* TASK INPUTS:
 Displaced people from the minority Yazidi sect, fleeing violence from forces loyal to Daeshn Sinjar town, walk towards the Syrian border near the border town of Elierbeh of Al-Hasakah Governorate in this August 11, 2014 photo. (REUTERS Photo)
* * *
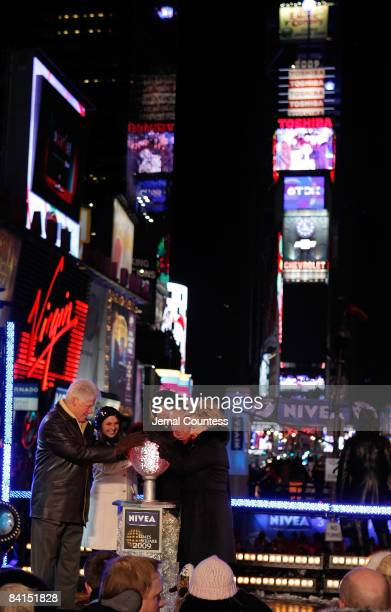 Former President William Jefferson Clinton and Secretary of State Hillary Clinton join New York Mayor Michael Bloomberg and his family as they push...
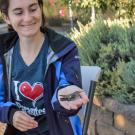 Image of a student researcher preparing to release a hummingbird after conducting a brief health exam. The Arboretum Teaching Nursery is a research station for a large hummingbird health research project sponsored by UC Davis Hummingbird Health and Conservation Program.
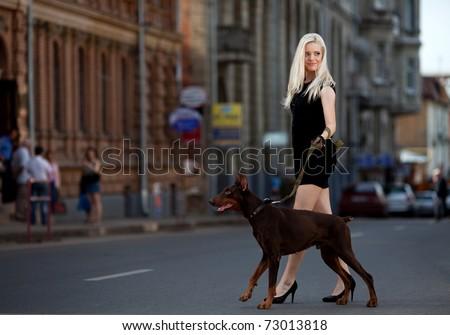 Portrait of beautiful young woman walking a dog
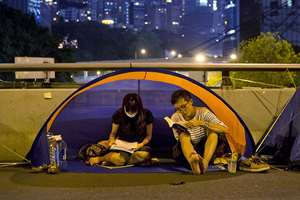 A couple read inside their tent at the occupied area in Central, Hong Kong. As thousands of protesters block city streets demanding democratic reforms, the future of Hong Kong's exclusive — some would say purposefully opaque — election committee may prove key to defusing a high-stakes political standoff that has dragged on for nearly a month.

* EXERCISE DIRECTIONS: In the material above, which lines fall between the one holding "Former President William" and the one holding "A couple read", inclusive? Print exactly those, with the pictures left out.

* OUTPUT FOR THIS EXERCISE:
 Former President William Jefferson Clinton and Secretary of State Hillary Clinton join New York Mayor Michael Bloomberg and his family as they push...
 Image of a student researcher preparing to release a hummingbird after conducting a brief health exam. The Arboretum Teaching Nursery is a research station for a large hummingbird health research project sponsored by UC Davis Hummingbird Health and Conservation Program.
 Portrait of beautiful young woman walking a dog
 A couple read inside their tent at the occupied area in Central, Hong Kong. As thousands of protesters block city streets demanding democratic reforms, the future of Hong Kong's exclusive — some would say purposefully opaque — election committee may prove key to defusing a high-stakes political standoff that has dragged on for nearly a month.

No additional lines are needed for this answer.